Decide whether each statement agrees with the pathpyG code below: (a) the printed output reports three DAGs with a total weight of 3; (b) the outdegree is computed with a float data type; (c) DataLoader is imported from torch_geometric.data. Answer yes or no for each, and quote the words from the code that decide it.

* [TEXT PASSAGE]:
Start
In [1]:
from typing import Optional

from tqdm import trange
import torch
from torch import Tensor
from torch_geometric.data import Data
from torch_geometric.loader import DataLoader
from torch_geometric.nn import MessagePassing
from torch_geometric.experimental import disable_dynamic_shapes
from torch_geometric.nn.aggr import Aggregation
from torch_geometric.utils import coalesce, degree, cumsum
from torch_geometric import EdgeIndex

import pathpyG as pp

In [2]:
dags = pp.DAGData()
dags.append(torch.tensor([[3,0,1],[0,1,2]]))
dags.append(torch.tensor([[1,0,2],[0,2,0]]))
dags.append(torch.tensor([[0,1],[1,2]]))

In [3]:
print(dags)

DAGData with 3 dags and total weight 3


In [4]:
def lift_order_edge_index(edge_index: EdgeIndex | torch.Tensor, num_nodes: int | None = None) -> torch.Tensor:
        # Since this is a complicated function, we will use the following example to explain the steps:
        # Example:
        #   edge_index = [[0, 0, 1, 1, 1, 3, 4, 5, 6],
        #                 [1, 3, 2, 3, 6, 4, 5, 7, 5]]

        # Compute the outdegree of each node which we will use to get all the edge combinations that lead to a higher order edge
        # Example:
        #   outdegree = [2, 3, 0, 1, 1, 1, 1, 0]
        outdegree = degree(edge_index[0], dtype=torch.long, num_nodes=num_nodes)
End
* [SOURCE EXCERPT]:
Start
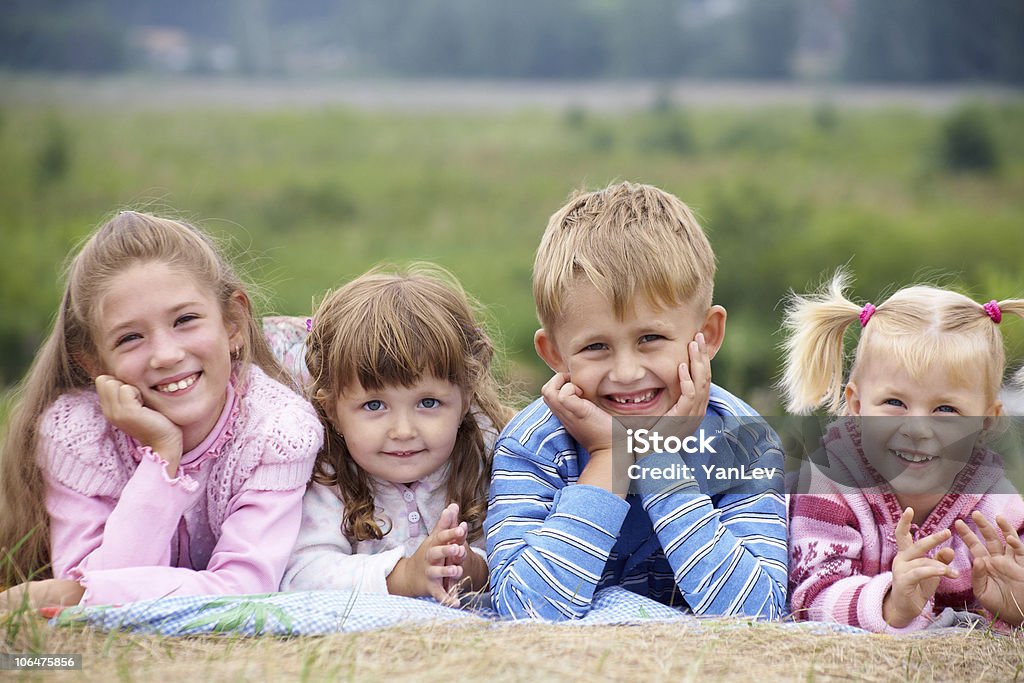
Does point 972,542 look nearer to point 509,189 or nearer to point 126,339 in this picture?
point 126,339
End
* [WORKED SOLUTION]:
(a) Yes: "DAGData with 3 dags and total weight 3"
(b) No: "dtype=torch.long"
(c) No: "from torch_geometric.loader import DataLoader"